In most crime fiction, only one major crime (or a series of linked crimes), is the focus of the story. Mirror Image is different in that the initial crime leads to the commission of other crimes and an unfortunate accident that brings about the separation of a young crime victim’s twin sons. A second unrelated horrific crime leads to still another chain of events and as the two chains cross and are mixed with assumptions and greed, the twins struggle to discover who they are and why someone is attempting to extort money from them and why someone ? maybe more than one someone ? wants them dead.

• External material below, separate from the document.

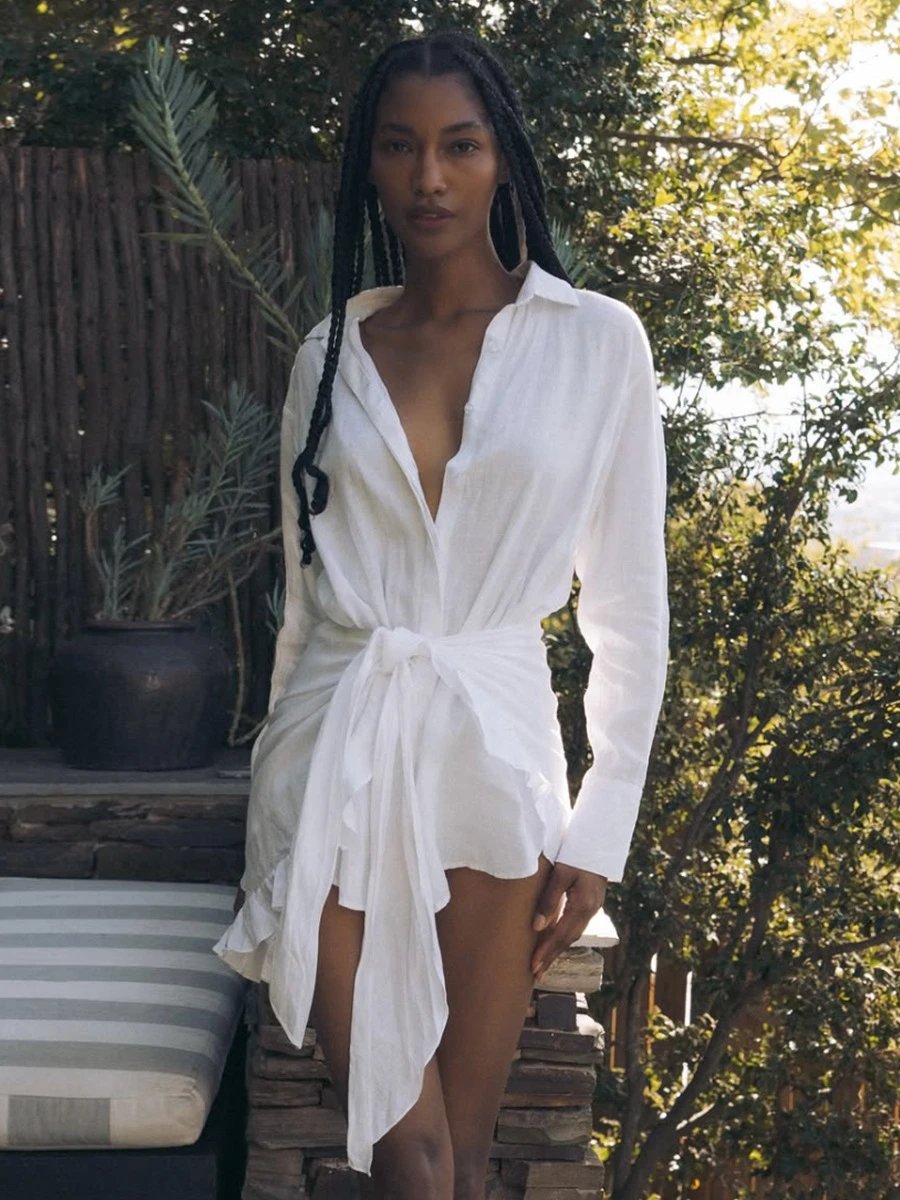 Design Off-White Style Linen Shirt and Ruffled Mini Skirt Set in Cream - 26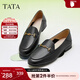 他她（TATA）平底樂(lè )福鞋女通勤小皮鞋女款百搭單鞋春秋7TX22AA4 黑色 35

Rafe grows up in a tight-knit LDS ranch family with a dad, a stepmother, and a half-sister he loves with all his heart. His own mother was gunned down by a bank robber when he was six. He thrives on rodeo riding and makes a name for himself as a bronc-rider.
Greg is an only child with a definite talent for playing basketball. His family moves frequently, but while living in Pocatello, Idaho, a young girl, Lindsay Diamond sees a picture of the rodeo rider and is struck by his likeness to the basketball hero she knows at school. Her attempt to bring the two together results in an attempted kidnapping.
After briefly becoming aware of the other, but without actually meeting, their lives take them in different directions. Eventually their lives and Lindsay’s touch again, but quickly take on nightmare proportions as they scramble to get acquainted and learn who they are while battling attacks on several fronts.
Poulson’s characters are believable and his story gripping. As usual, he delivers a nail-biter, sure to keep his readers up late.